- Provided data -

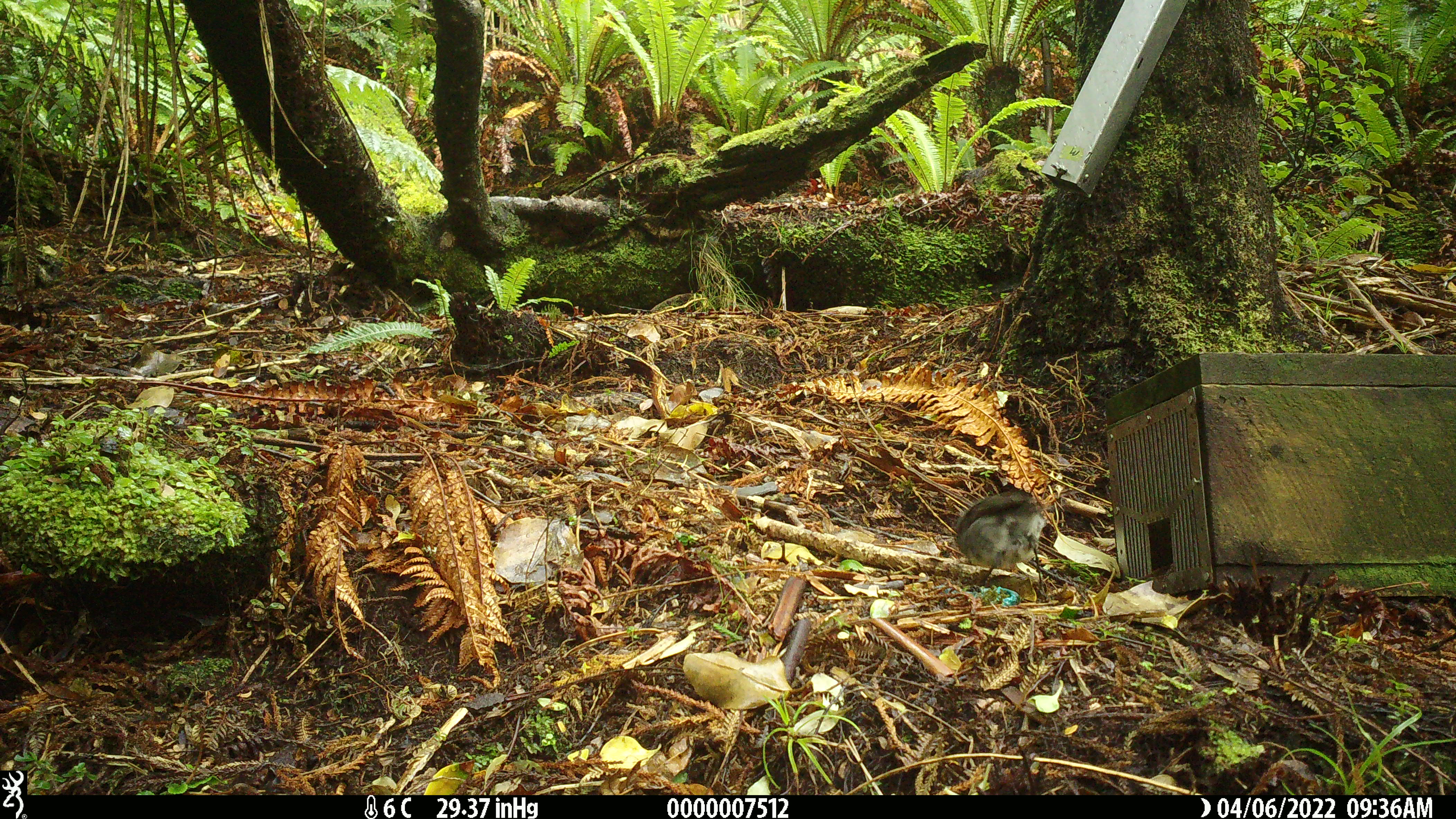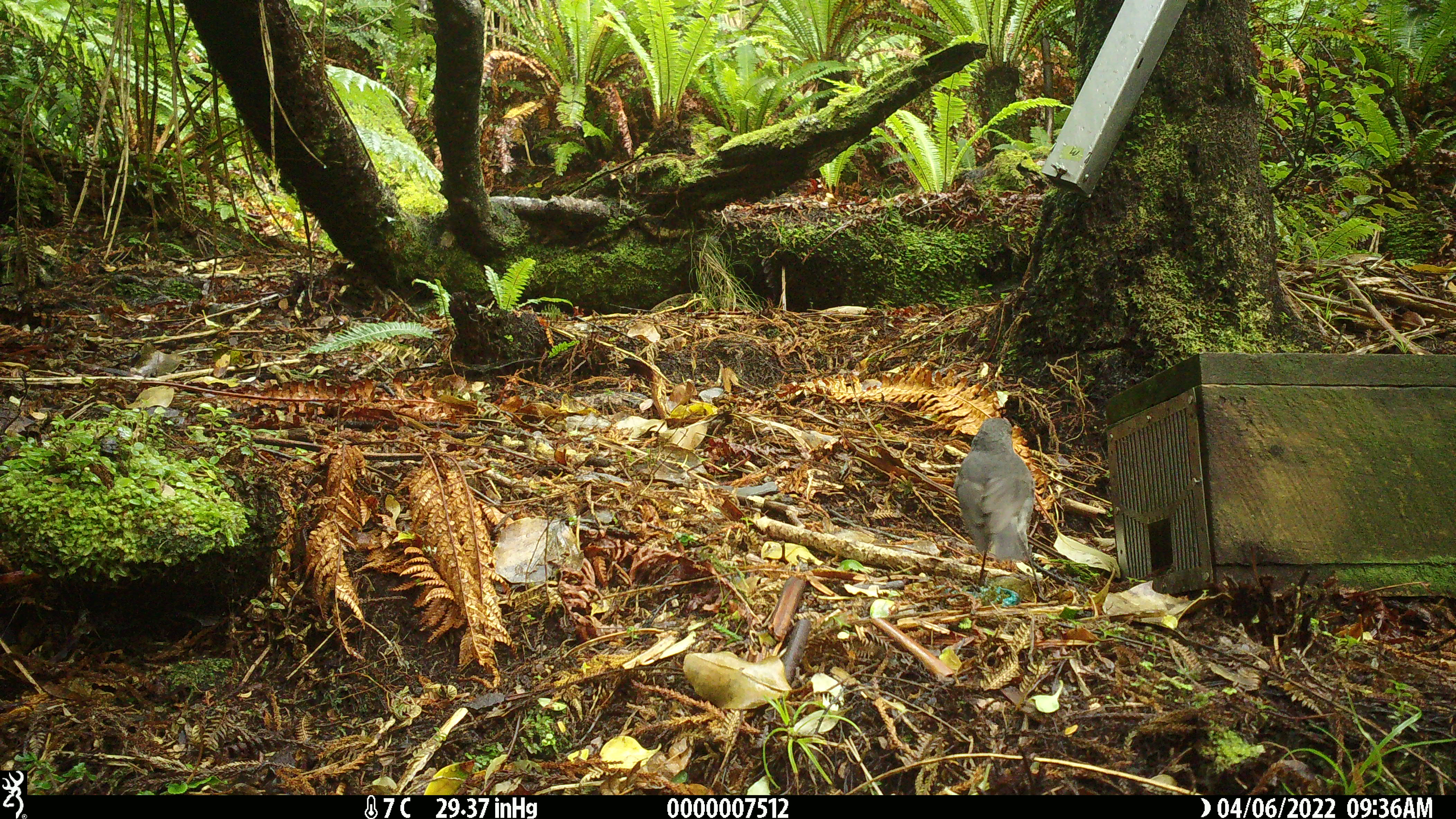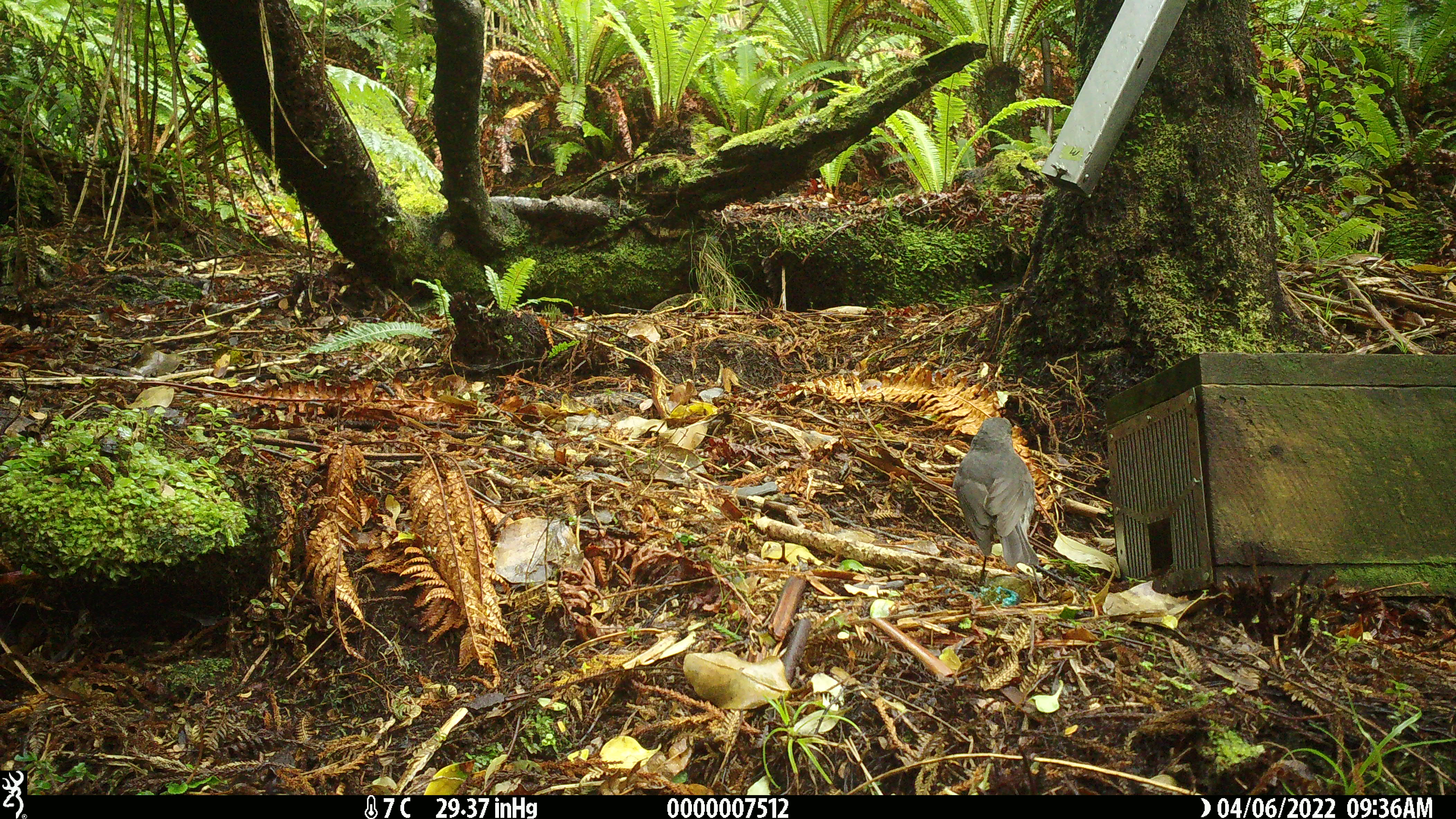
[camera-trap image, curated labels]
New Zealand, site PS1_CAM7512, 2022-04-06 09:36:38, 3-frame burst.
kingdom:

- Work item -
Repeat the line containing "New Zealand, site" and all subsequent lines through the final line of the data, exactly and with no others.

- Task response -
New Zealand, site PS1_CAM7512, 2022-04-06 09:36:38, 3-frame burst.
kingdom:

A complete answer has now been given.